• **DOCUMENTFRAGMENT**

________________

ECLI:NL:GHARL:2014:2614

Gerechtshof Arnhem-Leeuwarden

Datum uitspraak
25 maart 2014
Publicatiedatum
1 april 2014
Zaaknummer
13/00001 en 13/00002
Instantie
Gerechtshof Arnhem-Leeuwarden
Type
Uitspraak
Rechtsgebied
Bestuursrecht; Belastingrecht
Procedures
  • Hoger beroep
Vindplaatsen
  • Rechtspraak.nl
AI samenvatting door LexboostAutomatisch gegenereerd

Navordering inkomstenbelasting en vermogensbelasting wegens verzwegen vermogen in Zwitserland

In deze zaak gaat het om de navordering van inkomstenbelasting en vermogensbelasting aan belanghebbende, die een bankrekening in Zwitserland aanhield en hierover geen opgaaf deed in zijn aangiften. De inspecteur van de Belastingdienst legde navorderingsaanslagen op voor de jaren 1997 en 1998, maar belanghebbende stelde dat deze niet tijdig waren opgelegd. De rechtbank Arnhem oordeelde dat de bezwaren van belanghebbende ten onrechte niet-ontvankelijk waren verklaard en vernietigde de navorderingsaanslagen, waarbij de inspecteur werd veroordeeld tot een immateriële schadevergoeding van € 1.000 wegens overschrijding van de redelijke termijn.

De inspecteur ging in hoger beroep en betoogde dat hij uitstel had verleend voor het indienen van de aangiften op basis van de Becon-regeling, waardoor de navorderingstermijn verlengd zou zijn. Belanghebbende betwistte dit en stelde dat de navorderingstermijn een absolute termijn was die niet verlengd kon worden. Het hof oordeelde dat de navorderingsaanslagen tijdig waren opgelegd, omdat de termijn was verlengd met de duur van het verleende uitstel. Het hof bevestigde de beslissing van de rechtbank omtrent de immateriële schadevergoeding, maar verklaarde het hoger beroep van de inspecteur gegrond en het incidentele hoger beroep van belanghebbende ongegrond.

De uitspraak van het hof vernietigde de eerdere uitspraak van de rechtbank, behoudens de beslissingen over de immateriële schadevergoeding, de proceskosten en het griffierecht. De bezwaren van belanghebbende werden ongegrond verklaard, en het hof concludeerde dat de inspecteur terecht de navorderingsaanslagen had opgelegd.

Uitspraak

GERECHTSHOF ARNHEM - LEEUWARDEN

Afdeling belastingrecht
Locatie Arnhem
nummers 13/00001 en 13/00002
uitspraakdatum:
25 maart 2014
Uitspraak van de derde meervoudige belastingkamer
op het hoger beroep van
de inspecteur van de Belastingdienst, kantoor Utrecht(hierna: de Inspecteur),
en het incidentele hoger beroep van
[X], wonende te
[Z](hierna: belanghebbende),
tegen de uitspraak van de rechtbank Arnhem van 13 november 2012, nummers AWB 11/3507 en 11/3583, in het geding tussen belanghebbende en de Inspecteur.

________________

• **AANGELEVERDE GEGEVENS**

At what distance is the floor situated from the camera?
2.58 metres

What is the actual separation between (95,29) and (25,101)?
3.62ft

________________

• **TAKENLIJST**
[1] Noem elke volledige datum (dag, maand en jaar) die in de gerechtelijke uitspraak voorkomt. Noem iedere datum één keer.
[2] Geef het vervolg van de gerechtelijke uitspraak, te beginnen na de laatste zin.

• **DEFINITIEVE ANTWOORDEN**
[1]
25 maart 2014
1 april 2014
13 november 2012

[2]
1.Ontstaan en loop van het geding

1.1.
Aan belanghebbende is over het jaar 1997 een navorderingsaanslag in de inkomstenbelasting en premie volksverzekeringen (hierna: IB/PVV) opgelegd van
fl. 239.191 (€ 108.540). Tevens is een bedrag van fl. 110.455 (€ 50.122) aan heffingsrente in rekening gebracht.
1.2.
Aan belanghebbende is over het jaar 1998 een navorderingsaanslag in de vermogensbelasting (hierna: VB) opgelegd van fl. 44.833 (€ 20.344). Tevens is een bedrag van fl. 19.246 (€ 8.733) aan heffingsrente in rekening gebracht.
1.3.
De Inspecteur heeft bij in één geschrift vervatte uitspraken op bezwaar van
12 augustus 2011 de bezwaren van belanghebbende niet-ontvankelijk verklaard vanwege overschrijding van de bezwaartermijn.
1.4.
Belanghebbende is tegen die uitspraken in beroep gekomen. De rechtbank Arnhem (hierna: de Rechtbank) heeft bij uitspraak van 13 november 2012 de beroepen gegrond verklaard, de uitspraken op bezwaar vernietigd, de navorderingsaanslagen en de beschikkingen heffingsrente vernietigd, en de Inspecteur veroordeeld tot een immateriële schadevergoeding van € 1.000.
1.5.
De Inspecteur heeft bij brief van 14 december 2012 tegen de uitspraak van de Rechtbank hoger beroep ingesteld.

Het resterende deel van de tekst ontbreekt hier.